# What you are asked to do
Using the material that follows, output exactly the lines from the one containing "SPR Olkusz nie" through the one containing "Used 2025 Toyota RAV4 LE AWD/4WD image 8", with both ends kept.

# Records to process
- - -

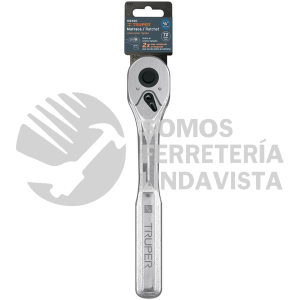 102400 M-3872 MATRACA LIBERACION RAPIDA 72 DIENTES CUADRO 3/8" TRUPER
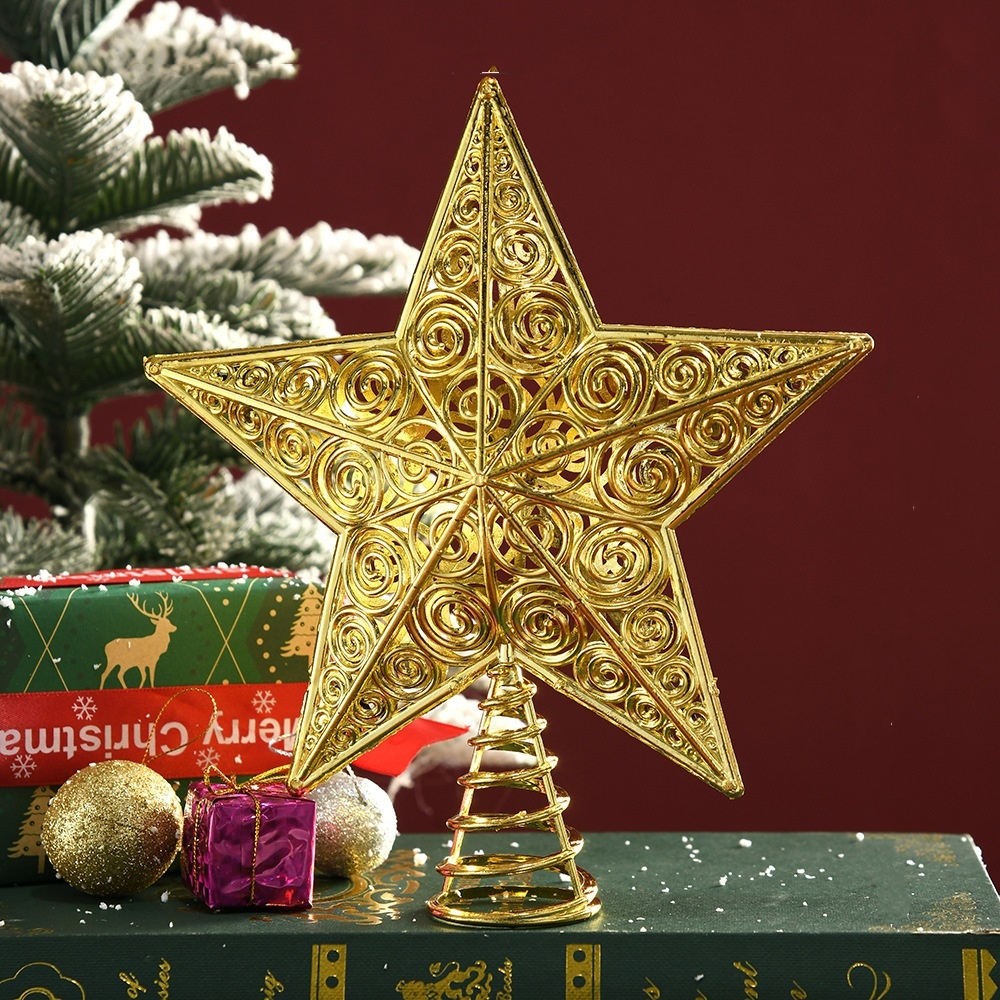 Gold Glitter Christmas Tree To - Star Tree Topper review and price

- - -

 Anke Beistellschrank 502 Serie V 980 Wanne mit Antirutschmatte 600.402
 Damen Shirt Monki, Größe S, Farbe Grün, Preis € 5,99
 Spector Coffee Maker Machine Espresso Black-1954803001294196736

- - -

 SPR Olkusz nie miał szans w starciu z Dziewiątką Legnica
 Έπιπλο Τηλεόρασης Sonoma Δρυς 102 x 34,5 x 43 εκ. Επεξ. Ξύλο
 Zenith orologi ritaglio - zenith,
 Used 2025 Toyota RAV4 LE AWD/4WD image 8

- - -

# Completed exercise
 SPR Olkusz nie miał szans w starciu z Dziewiątką Legnica
 Έπιπλο Τηλεόρασης Sonoma Δρυς 102 x 34,5 x 43 εκ. Επεξ. Ξύλο
 Zenith orologi ritaglio - zenith,
 Used 2025 Toyota RAV4 LE AWD/4WD image 8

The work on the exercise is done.